ピアノオタクとも言えるかずさは、オタク特有の視野、交流関係、社会経験の狭さやコミュ力不足が祟って雪菜に春希を取られてしまいます。雪菜は一定の駆け引きやモラルの中で、少しづつ関係を深めていくのに対し、かずさは、禁じ手を使って強引に春希を引き込もうとする点が非常にマズイ。雪菜は、(結果的に)先に告白したことで主導権を握り、こじれた関係性も双方の歩み寄りで解決し、正しい手順を踏んで婚約まで進みました。一方で、かずさは、後手に回り、結果的に略奪してしまう。想いは伝わるけれど、筋が通っていないのです。だからこそ、coda編は面白い。春希君の葛藤や社会的責任を果たす場面は、思い出すだけで心苦しくなります。

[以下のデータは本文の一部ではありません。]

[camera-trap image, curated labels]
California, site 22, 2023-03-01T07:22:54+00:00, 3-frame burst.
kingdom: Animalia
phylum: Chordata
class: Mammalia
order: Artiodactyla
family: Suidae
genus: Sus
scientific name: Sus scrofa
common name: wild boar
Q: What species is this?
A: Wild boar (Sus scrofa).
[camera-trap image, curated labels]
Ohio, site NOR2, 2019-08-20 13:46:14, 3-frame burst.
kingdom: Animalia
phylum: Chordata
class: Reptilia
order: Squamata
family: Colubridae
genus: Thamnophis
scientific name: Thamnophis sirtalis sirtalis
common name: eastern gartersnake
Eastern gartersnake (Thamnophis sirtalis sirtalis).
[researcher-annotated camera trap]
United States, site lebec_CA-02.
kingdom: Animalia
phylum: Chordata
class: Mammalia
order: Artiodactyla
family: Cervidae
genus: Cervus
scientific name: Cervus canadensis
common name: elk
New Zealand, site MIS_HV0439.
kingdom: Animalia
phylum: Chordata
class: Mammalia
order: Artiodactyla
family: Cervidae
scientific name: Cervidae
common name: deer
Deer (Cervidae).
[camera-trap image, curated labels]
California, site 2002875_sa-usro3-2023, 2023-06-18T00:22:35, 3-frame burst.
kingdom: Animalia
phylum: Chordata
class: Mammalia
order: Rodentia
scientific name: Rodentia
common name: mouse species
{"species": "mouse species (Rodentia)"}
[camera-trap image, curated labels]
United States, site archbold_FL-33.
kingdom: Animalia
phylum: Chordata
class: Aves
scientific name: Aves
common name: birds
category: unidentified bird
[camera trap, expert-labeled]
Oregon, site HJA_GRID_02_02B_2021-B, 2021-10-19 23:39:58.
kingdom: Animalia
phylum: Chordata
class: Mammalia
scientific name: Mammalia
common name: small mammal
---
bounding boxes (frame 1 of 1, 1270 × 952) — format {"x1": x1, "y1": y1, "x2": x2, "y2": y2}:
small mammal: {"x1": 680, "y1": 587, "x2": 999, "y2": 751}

【色々書いたけど、WA2はやっぱりいいなぁっていう話】
まとまりのない文章をダラダラと書き連ねた訳ですが、本当に好きな作品をブログにするって、こんなに難しいことなんだと感じました。2年前に初プレイして完走してから、小説版・漫画版・アニメ版・ラジオCDなどの見れるコンテンツは全て履修し、一日一回以上は必ずwhite albumを聞くような我ながらヤバい奴ですが、熱量が先行して文字にならないんですよね。最後にプレイしたのが、冬で記憶が鮮明じゃないのもあるかもしれませんが。
再々履修して、また書き直そうかな……。